The Frontier Boys in the Grand Canyon - Part 25
Library

Part 25

CHAPTER XIX

WE START

The next few days were as busy as the preceding ones, except that the work was not as heavy.

When we went down to the river in the morning we found Jim busily at work. He was bending over, driving a nail in a board on the side and I struck him fairly with a carefully aimed clod of earth.

"h.e.l.lo, commodore, how are you this morning?" I inquired. "Were you seasick last night?"

"What do you beach combers want?" asked the commodore severely. "I haven't anything for you to eat."

"We want work," said Tom.

"Come aboard and I'll give you all you want," was the reply.

"Did she hold all right last night, Jim?" I asked.

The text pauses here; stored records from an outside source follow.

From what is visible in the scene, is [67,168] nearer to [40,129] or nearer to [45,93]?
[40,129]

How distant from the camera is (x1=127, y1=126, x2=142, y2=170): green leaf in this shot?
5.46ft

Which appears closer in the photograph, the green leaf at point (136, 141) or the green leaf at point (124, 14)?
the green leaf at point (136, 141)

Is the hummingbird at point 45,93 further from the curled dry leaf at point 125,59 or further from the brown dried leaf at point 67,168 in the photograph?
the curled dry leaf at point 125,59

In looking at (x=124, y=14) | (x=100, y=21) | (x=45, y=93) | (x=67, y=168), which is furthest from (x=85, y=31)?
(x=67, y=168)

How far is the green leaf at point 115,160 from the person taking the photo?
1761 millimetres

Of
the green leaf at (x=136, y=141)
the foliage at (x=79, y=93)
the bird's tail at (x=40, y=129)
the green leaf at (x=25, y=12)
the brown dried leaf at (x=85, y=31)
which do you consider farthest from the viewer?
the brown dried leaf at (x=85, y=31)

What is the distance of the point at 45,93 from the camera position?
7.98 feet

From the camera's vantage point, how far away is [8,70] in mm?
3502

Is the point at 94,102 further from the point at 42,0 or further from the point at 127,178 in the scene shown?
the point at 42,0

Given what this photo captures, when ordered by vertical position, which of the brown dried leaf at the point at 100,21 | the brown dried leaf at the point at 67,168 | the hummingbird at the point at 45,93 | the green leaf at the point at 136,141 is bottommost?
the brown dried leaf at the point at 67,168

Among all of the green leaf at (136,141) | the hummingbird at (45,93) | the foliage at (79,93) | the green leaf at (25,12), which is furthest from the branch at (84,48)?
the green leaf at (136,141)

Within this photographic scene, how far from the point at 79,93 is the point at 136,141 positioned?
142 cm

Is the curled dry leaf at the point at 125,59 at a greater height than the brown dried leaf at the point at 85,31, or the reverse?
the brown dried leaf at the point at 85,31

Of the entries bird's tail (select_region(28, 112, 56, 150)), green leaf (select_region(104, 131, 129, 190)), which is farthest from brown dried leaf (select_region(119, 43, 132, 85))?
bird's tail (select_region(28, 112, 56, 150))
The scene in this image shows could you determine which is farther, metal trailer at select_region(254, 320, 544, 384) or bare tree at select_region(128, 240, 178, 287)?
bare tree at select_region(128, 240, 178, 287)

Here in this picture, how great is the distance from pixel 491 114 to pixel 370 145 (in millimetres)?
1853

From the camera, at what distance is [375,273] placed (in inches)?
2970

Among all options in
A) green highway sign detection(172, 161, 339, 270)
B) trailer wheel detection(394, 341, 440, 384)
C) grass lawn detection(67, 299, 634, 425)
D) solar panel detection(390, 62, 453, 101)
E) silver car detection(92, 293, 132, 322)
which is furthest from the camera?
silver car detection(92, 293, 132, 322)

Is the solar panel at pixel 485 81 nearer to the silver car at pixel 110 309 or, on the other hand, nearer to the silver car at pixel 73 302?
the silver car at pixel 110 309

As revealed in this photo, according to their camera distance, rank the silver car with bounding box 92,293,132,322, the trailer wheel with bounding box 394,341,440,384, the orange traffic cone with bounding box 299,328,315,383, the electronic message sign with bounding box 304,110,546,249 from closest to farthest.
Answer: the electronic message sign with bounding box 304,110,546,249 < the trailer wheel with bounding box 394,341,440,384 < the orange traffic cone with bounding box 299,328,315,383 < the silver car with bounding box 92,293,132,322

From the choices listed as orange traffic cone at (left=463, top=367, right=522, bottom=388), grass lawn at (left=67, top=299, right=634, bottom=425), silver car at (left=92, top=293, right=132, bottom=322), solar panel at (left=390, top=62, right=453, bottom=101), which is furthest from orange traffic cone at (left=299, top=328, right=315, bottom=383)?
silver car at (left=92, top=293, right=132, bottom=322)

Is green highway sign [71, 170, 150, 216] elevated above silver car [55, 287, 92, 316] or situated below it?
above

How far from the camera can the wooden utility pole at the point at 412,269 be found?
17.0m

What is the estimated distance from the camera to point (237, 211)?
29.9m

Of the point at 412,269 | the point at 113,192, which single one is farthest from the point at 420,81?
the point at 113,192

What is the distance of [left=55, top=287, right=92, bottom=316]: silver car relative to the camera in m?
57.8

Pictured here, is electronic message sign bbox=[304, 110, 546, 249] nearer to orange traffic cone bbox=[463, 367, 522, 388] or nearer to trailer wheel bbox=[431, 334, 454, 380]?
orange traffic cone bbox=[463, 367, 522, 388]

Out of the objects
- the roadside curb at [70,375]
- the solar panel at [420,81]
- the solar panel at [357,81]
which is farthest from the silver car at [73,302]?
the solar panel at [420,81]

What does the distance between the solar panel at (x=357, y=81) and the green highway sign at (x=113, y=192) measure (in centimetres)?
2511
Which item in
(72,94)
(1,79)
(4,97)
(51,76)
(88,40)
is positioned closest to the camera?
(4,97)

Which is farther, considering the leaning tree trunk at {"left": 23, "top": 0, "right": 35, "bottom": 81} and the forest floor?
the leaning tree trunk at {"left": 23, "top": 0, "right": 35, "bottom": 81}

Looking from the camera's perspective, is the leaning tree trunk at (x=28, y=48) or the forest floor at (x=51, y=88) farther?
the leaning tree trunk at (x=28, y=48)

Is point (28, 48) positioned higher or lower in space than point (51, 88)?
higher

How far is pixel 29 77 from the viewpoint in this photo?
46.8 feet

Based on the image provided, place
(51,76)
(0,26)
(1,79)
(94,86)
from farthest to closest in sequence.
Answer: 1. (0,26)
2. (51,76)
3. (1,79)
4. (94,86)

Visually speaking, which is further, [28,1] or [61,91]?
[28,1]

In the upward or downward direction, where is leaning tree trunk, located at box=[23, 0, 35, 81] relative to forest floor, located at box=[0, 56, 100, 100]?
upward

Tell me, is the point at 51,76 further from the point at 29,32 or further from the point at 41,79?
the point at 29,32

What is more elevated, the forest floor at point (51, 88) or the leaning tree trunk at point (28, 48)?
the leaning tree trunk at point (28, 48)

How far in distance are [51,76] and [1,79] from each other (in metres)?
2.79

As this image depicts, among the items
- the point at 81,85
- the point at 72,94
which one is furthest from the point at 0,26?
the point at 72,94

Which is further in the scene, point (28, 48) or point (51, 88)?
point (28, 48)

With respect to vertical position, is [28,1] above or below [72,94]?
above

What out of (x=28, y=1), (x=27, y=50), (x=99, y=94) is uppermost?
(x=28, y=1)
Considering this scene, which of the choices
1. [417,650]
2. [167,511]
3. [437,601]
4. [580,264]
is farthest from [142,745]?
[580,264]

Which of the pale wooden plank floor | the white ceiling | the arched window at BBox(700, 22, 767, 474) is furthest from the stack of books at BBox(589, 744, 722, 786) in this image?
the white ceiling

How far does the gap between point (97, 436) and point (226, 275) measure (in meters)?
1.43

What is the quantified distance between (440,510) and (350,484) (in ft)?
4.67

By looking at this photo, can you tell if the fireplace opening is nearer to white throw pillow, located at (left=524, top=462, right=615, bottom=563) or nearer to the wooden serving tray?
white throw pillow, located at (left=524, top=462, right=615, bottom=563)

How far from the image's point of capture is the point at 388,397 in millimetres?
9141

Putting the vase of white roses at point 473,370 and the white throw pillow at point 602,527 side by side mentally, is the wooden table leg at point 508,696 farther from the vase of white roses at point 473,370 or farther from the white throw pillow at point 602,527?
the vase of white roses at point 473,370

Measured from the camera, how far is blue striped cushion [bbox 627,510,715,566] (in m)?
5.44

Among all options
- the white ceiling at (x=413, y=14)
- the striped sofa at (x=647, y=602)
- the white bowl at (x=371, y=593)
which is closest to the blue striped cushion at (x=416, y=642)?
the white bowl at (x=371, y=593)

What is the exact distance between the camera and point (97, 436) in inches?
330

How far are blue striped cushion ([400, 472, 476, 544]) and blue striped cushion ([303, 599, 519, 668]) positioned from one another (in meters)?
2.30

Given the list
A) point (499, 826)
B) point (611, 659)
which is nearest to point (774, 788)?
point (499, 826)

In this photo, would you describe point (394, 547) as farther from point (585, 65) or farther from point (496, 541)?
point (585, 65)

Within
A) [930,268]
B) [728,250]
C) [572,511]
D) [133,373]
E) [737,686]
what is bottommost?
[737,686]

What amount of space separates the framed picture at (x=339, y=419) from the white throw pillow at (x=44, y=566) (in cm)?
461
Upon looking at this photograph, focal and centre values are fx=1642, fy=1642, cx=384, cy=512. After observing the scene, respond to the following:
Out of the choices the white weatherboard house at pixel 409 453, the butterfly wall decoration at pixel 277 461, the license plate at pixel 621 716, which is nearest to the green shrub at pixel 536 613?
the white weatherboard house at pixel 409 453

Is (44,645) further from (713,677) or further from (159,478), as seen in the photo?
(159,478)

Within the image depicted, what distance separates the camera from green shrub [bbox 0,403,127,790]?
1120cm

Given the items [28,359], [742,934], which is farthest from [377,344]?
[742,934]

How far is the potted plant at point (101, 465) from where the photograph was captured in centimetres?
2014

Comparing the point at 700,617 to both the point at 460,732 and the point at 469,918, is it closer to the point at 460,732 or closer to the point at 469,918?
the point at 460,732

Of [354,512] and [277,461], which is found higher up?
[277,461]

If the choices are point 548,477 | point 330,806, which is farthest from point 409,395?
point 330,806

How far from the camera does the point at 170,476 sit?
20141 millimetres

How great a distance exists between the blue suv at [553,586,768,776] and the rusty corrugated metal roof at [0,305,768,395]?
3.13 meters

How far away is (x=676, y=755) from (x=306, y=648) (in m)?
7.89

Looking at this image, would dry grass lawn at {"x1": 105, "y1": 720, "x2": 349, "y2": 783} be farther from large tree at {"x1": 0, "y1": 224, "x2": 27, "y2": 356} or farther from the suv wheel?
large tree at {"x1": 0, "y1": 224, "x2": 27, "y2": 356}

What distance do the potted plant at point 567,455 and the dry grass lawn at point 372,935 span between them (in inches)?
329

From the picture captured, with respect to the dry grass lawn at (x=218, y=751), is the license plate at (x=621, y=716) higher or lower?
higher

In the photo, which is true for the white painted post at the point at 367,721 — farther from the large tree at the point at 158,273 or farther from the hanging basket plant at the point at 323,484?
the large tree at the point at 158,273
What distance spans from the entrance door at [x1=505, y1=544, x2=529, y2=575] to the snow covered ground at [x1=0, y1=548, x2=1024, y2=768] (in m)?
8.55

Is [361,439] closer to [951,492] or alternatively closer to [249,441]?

"Steady as a scow," he replied.

"What are you going to do to-day?" Tom inquired.

"You and Jo can work on the side boards," he replied, "and I will make the oars."

So we went cheerily about our work, feeling that in another day we would finish the job.

"How many miles do you suppose we will make a day?" I asked.

"That depends on the current," replied Jim. "The captain said that an old trapper told him that in some places the river went over twenty miles an hour."

"That's as fast as some trains," Tom said.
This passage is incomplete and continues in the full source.